Un percorso che Regione Lombardia aveva già simbolicamente sottolineato il 15 giugno 2026, quando la torcia olimpica di Milano Cortina 2026 era stata portata proprio al Beccaria, con l’obiettivo di ribadire il ruolo dello sport come strumento di educazione e inclusione anche nei contesti più complessi.

“Lo sport può aiutare i ragazzi ad affrontare una fase della vita spesso difficile e a costruire un percorso positivo”, ha aggiunto Fontana.

Ottanta giovani coinvolti nel campus

Il progetto entrerà nel vivo nel settembre 2026 e coinvolgerà circa 80 giovani dell’Istituto Beccaria in una settimana dedicata allo sport e alla crescita personale.

“Non sarà soltanto un’esperienza fisica, ma soprattutto educativa”, ha spiegato Federica Picchi. “La palla del rugby funziona soltanto se viene passata a un compagno. Se nessuno la passa, resta ferma. È una metafora straordinaria: nella vita abbiamo bisogno degli altri per andare avanti”.

Durante il campus, oltre al rugby, saranno previste attività dedicate anche ad altre discipline sportive come calcio, basket, fitness e nuoto. Un programma pensato per sviluppare capacità fisiche, ma soprattutto relazionali.

Un campione azzurro per insegnare valori

A guidare il percorso sarà Diego Dominguez, ex stella del rugby internazionale e protagonista della crescita della nazionale italiana.

Il campione azzurro porterà ai ragazzi non soltanto tecniche e allenamenti, ma soprattutto un patrimonio di esperienze maturate dentro e fuori dal campo.

“Nel rugby la forza è servizio alla squadra – ha spiegato Dominguez –. Tutti scendono in campo con la stessa maglia, senza differenze. L’avversario non è un nemico e ogni confronto ha senso soltanto se esistono regole condivise”.

Un messaggio fondamentale per giovani che spesso arrivano da situazioni personali difficili e che hanno bisogno di trovare nuovi punti di riferimento.

Il Beccaria come luogo di nuove opportunità

La direttrice dell’Istituto penale minorile Eleonora Cinque ha sottolineato il valore della collaborazione con Regione Lombardia e con il mondo dello sport.
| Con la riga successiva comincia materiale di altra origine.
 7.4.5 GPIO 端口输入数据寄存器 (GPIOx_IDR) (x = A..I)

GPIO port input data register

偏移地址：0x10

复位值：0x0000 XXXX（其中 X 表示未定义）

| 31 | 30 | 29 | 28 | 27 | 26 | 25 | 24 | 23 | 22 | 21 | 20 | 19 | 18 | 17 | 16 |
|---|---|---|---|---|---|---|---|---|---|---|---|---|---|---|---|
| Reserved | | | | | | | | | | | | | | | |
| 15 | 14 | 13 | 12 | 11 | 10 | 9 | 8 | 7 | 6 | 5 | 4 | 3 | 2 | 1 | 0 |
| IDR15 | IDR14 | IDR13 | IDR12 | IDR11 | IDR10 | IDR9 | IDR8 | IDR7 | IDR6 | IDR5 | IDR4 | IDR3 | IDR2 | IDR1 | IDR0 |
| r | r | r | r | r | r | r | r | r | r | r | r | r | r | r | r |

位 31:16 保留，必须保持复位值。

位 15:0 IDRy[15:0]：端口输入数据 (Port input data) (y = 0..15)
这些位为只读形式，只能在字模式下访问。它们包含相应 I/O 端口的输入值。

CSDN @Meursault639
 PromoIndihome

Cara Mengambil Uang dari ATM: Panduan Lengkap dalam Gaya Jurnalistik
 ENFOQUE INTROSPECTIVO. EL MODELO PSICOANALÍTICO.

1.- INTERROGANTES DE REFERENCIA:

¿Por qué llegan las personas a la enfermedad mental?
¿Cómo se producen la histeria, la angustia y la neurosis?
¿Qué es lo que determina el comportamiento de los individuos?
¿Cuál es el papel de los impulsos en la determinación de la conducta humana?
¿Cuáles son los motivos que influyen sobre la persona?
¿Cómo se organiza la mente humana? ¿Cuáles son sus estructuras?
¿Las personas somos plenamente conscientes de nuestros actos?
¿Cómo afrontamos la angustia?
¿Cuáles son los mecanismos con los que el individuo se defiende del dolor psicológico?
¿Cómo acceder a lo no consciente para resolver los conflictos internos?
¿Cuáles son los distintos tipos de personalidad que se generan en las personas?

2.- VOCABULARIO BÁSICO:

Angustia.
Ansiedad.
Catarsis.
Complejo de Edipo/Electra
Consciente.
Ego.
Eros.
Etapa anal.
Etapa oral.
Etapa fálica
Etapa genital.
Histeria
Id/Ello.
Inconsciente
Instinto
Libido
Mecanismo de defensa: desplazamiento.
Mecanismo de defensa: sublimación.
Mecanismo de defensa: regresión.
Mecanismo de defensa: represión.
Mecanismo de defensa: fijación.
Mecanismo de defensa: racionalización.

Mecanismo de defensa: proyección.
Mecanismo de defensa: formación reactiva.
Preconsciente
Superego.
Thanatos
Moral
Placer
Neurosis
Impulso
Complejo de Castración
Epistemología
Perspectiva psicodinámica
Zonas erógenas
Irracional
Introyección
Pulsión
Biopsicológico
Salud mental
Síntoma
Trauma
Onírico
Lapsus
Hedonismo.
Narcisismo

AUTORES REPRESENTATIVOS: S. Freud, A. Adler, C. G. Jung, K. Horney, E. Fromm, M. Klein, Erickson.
“È attraverso l’ingresso di nuove opportunità e attraverso la presenza concreta del territorio che possiamo costruire autentici percorsi di recupero”, ha dichiarato.

L’obiettivo non è soltanto riempire il tempo dei ragazzi con un’attività sportiva, ma offrire strumenti per affrontare il futuro con maggiore consapevolezza.

Una squadra per ricominciare

Il progetto “In meta!” racconta una Milano che prova a investire sulle nuove generazioni anche nei luoghi più fragili. Il rugby diventa così un linguaggio universale capace di parlare di rispetto, responsabilità e possibilità di cambiamento.

Perché ogni partita può avere un secondo tempo. E per questi ragazzi il campo da gioco può rappresentare proprio questo: una nuova occasione per ripartire, imparare a stare in squadra e costruire una meta diversa per la propria vita.